Cyber resilience is as important for your MSP than it is for your customers. Here are three key reasons why cyber resilience is vital to your company as an MSP:
#1. MSPs are major cybercrime targets. In 2020, the United States Secret Service (USSS) warned that MSPs were becoming significant targets for cybercrime across their customer bases at three levels—point of sale operations, ransomware infections and email account compromise. Last year, the Kaseya attack that compromised MSPs was one of the year’s largest cybercrime events. And experts across the cybersecurity spectrum expect attacks on MSPs to increase.
#2. MSPs that are not cyber resilient carry higher risks for their clients. MSPs are targets for one reason—they serve as infrastructure gateways to their clients. When you’re not building your MSP’s own resilience, you’re leaving more openings for cybercrooks to attack your customer base.
#3. Your reputation is on the line. The relationship between your MSP and your clients is based on trust in expertise. Competency—or rather the potential for perceived incompetency—that could accompany a cyberattack that your MSP cannot recover from quickly could put that relationship in jeopardy.
Fully embracing cyber resilience not only gives you an advantage over competitors who don't, but you learn as well. Here are three steps you can take to establish your own resilience:
#1. Follow the recommendations issued by the USSS. The Secret Service warning also included steps your MSP can take to improve its risk profile. We included those steps in our most recent blog.

> [Excerpted data]
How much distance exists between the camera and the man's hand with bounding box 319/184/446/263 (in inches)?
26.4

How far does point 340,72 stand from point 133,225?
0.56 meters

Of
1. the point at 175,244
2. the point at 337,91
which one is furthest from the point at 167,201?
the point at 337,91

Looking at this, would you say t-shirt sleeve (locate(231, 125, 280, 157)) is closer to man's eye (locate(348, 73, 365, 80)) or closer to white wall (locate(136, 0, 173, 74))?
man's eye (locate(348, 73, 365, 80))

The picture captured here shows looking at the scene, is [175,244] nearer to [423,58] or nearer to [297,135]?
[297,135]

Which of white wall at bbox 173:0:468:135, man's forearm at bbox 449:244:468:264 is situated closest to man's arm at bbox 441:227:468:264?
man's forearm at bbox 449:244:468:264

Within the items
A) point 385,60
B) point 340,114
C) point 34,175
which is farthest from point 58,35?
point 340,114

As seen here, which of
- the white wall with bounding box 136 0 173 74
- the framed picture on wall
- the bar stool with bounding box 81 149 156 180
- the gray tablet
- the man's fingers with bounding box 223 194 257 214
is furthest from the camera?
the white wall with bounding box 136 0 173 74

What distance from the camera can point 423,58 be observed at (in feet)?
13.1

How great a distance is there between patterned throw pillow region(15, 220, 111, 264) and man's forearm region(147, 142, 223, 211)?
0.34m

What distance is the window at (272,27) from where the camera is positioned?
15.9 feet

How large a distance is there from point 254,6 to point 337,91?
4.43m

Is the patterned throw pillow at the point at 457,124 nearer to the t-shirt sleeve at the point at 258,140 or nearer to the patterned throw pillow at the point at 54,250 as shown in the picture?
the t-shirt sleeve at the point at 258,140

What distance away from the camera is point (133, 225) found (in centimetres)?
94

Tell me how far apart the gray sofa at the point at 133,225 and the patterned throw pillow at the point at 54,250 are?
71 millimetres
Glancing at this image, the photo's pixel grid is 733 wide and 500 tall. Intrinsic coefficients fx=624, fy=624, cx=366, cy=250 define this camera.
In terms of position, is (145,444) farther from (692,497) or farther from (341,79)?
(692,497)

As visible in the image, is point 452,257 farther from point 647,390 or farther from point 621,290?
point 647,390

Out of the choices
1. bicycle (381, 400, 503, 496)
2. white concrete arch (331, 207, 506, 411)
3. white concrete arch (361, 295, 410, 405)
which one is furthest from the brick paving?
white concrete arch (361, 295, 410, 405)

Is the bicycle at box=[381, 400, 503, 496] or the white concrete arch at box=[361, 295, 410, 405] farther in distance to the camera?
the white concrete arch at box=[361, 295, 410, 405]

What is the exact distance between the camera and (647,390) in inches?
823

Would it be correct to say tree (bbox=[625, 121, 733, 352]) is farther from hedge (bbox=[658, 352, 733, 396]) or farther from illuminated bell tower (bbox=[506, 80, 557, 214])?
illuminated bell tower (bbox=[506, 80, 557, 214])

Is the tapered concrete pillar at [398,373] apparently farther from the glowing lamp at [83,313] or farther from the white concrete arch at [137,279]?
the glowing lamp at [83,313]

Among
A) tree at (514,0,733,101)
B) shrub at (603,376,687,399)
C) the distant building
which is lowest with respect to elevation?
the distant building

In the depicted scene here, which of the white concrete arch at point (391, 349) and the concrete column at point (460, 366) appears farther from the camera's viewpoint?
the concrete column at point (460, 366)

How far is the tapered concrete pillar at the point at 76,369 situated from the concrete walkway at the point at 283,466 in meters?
==
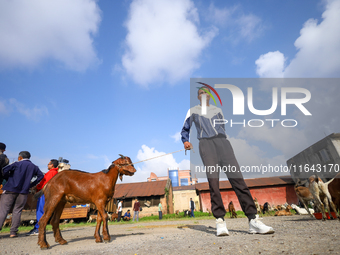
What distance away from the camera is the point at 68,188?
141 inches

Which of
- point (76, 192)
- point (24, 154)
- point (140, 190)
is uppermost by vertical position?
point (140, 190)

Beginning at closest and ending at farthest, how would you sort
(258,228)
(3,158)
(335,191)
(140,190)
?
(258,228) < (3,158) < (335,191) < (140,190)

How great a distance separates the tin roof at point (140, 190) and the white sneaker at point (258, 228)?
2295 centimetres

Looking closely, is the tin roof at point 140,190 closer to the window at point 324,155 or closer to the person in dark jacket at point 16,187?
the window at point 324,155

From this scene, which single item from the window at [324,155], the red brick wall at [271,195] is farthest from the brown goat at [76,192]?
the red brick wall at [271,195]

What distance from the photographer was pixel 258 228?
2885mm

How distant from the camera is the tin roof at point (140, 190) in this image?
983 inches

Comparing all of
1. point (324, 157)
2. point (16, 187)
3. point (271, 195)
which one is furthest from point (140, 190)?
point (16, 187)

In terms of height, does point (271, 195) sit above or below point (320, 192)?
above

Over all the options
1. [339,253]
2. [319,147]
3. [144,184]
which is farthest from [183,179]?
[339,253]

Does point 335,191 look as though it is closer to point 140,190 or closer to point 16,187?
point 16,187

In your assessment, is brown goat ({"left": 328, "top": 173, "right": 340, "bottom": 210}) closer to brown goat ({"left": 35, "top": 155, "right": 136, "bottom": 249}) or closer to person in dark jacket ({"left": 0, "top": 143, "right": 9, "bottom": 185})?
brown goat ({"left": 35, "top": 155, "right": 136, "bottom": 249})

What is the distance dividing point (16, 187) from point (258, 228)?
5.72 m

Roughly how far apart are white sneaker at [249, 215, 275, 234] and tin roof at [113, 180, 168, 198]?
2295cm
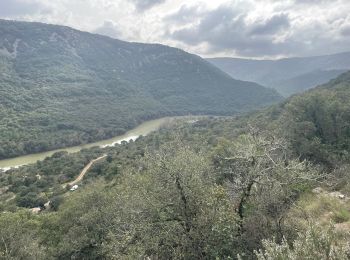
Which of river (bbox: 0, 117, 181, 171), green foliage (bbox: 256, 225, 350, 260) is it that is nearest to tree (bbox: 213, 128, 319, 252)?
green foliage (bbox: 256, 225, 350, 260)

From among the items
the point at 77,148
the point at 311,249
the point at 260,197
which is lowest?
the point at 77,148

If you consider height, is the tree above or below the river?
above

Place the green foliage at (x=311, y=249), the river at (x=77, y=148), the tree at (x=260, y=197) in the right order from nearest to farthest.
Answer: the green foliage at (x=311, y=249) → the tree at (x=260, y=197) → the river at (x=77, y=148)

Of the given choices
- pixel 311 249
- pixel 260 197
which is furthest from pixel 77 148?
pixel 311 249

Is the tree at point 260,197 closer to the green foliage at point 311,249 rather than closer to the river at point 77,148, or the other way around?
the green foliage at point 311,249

> [Task instructions]
1. Answer these questions using the text on MSP cyber resilience:
(a) In which year did the United States Secret Service warn that MSPs were becoming significant cybercrime targets?
(b) What single reason does the text give for MSPs being targets?
(c) On what is the relationship between an MSP and its clients based?
2. Extend the text on MSP cyber resilience beyond its last sentence.
The entries come from a source separate from the text on MSP cyber resilience.

> [List of answers]
1.
(a) 2020.
(b) They serve as infrastructure gateways to their clients.
(c) Trust in expertise.

2.
#2. Partner with a cyber resilience provider that knows MSPs. If your MSP targets industry verticals, it might be easy to overlook the reality that you are in one yourself. MSPs are unique in many ways. Work with a provider partner that knows how to help you protect your MSP—and your customers within the context of their reliance on you—to minimize risks and maximize resilience.
#3. Be your own customer. Put your own company through the same exercises you run for your customers. For years, many MSPs were the IT industry’s equivalent of car mechanics—they made their clients’ operations purr while attending to their own haphazardly. That won’t fly when it comes to cyber resilience.
Your MSP is a business, too.
So far, we’ve explained why your MSP is a bigger target than most companies and why your exposure is greater within the context of the bad guys attacking your clients through your systems. But your MSP is a business in and of itself and faces the same consequences any SMB faces when suffering a cyberattack. Establishing cyber resilience[CF3] is just good business.
And we’d be remiss if we didn’t point out that leading by example helps you close business. There’s no better endorsement for what you sell than using the product yourself—especially when it comes to mission-critical areas like cybersecurity and business continuity.